* _DESCRIPTION OF THE TASK_:
Which lines of the records below contain the string "camera"? Return each of those lines in full, treating case as significant.

* _GIVEN DATA_:

============================================================

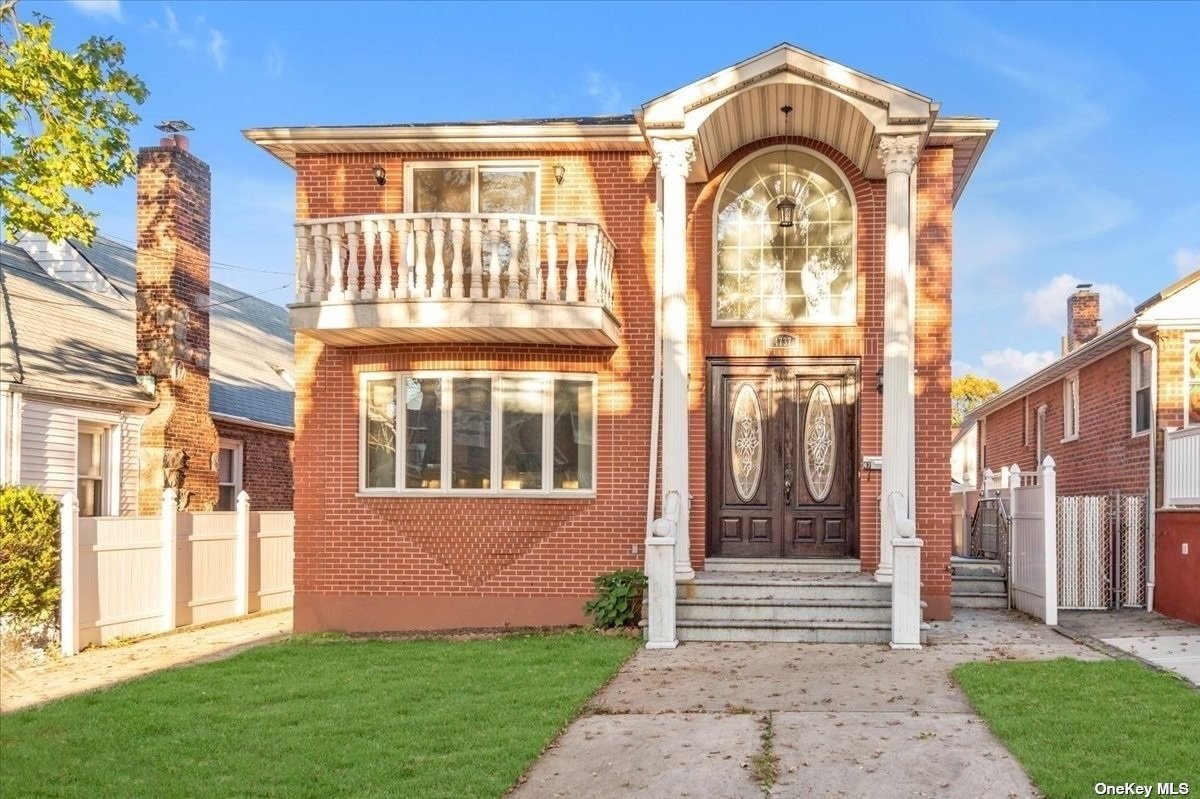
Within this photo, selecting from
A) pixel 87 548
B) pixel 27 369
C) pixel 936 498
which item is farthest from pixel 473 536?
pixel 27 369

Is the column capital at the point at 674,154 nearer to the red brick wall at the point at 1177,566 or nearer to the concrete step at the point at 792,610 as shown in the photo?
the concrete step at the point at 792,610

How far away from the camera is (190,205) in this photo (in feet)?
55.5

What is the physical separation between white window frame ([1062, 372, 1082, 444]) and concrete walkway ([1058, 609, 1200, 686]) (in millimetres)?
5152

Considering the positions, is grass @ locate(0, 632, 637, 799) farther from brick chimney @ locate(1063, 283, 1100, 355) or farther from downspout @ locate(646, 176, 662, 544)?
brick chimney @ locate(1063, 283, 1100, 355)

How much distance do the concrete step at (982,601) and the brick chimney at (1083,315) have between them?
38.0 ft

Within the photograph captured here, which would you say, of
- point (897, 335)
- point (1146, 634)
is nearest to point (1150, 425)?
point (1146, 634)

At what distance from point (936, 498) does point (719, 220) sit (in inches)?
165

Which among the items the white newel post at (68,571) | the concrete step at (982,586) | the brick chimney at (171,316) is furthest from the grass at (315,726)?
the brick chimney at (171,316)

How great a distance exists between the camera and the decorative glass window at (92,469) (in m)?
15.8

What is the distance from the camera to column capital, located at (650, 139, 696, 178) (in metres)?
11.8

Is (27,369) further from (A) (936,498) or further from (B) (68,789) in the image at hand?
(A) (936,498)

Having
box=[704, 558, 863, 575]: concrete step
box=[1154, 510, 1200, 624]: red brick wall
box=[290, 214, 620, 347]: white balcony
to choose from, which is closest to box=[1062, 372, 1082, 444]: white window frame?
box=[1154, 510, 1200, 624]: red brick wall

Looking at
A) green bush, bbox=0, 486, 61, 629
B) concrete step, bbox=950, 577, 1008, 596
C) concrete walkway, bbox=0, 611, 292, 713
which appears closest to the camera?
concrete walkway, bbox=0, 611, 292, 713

============================================================

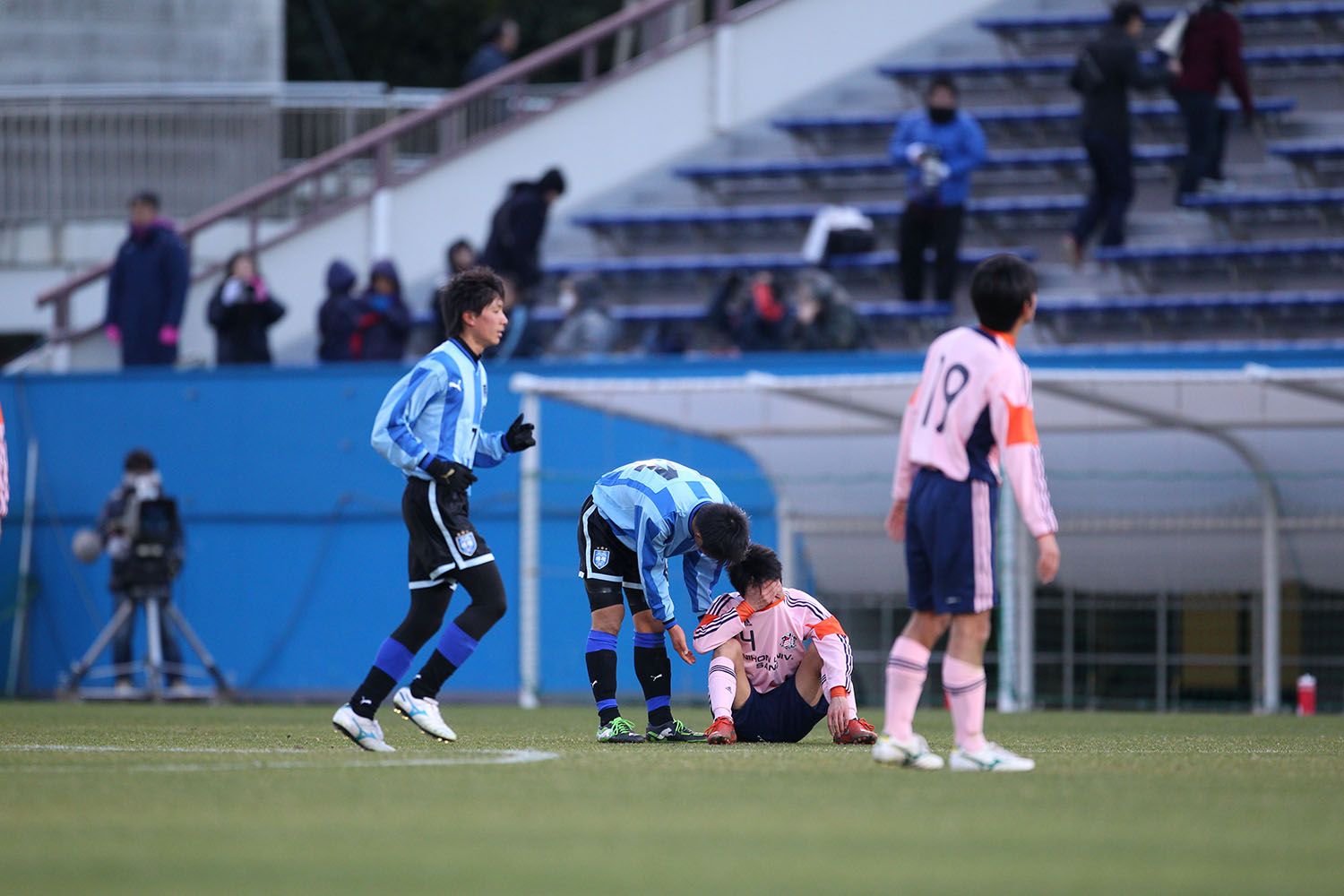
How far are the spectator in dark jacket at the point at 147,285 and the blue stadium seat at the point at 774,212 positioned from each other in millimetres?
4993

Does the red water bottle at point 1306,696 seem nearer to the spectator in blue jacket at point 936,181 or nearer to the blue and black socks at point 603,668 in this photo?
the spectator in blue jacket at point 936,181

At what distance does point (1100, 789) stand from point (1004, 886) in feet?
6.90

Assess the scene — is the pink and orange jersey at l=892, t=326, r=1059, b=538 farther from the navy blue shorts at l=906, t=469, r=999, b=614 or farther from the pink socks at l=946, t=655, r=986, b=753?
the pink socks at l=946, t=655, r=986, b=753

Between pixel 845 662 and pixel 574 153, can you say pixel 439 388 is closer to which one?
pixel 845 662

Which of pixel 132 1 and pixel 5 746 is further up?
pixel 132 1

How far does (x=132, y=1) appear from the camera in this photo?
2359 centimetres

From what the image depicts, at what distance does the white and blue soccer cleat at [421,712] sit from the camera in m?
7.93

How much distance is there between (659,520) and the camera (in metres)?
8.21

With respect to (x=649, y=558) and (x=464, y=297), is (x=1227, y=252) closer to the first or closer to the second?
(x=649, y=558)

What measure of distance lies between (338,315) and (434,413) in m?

============================================================

* _COMPLETED EXERCISE_:
How far away from the camera is (190,205) in this photo (in feet)?
How great a distance exists between the camera and the decorative glass window at (92,469) (in m)?
What is the distance from the camera to column capital, located at (650, 139, 696, 178) (in metres)?
which appears closest to the camera?
How far does (x=132, y=1) appear from the camera in this photo?
From what the image depicts, at what distance does the white and blue soccer cleat at [421,712] sit from the camera in m?
How much distance is there between (659,520) and the camera (in metres)?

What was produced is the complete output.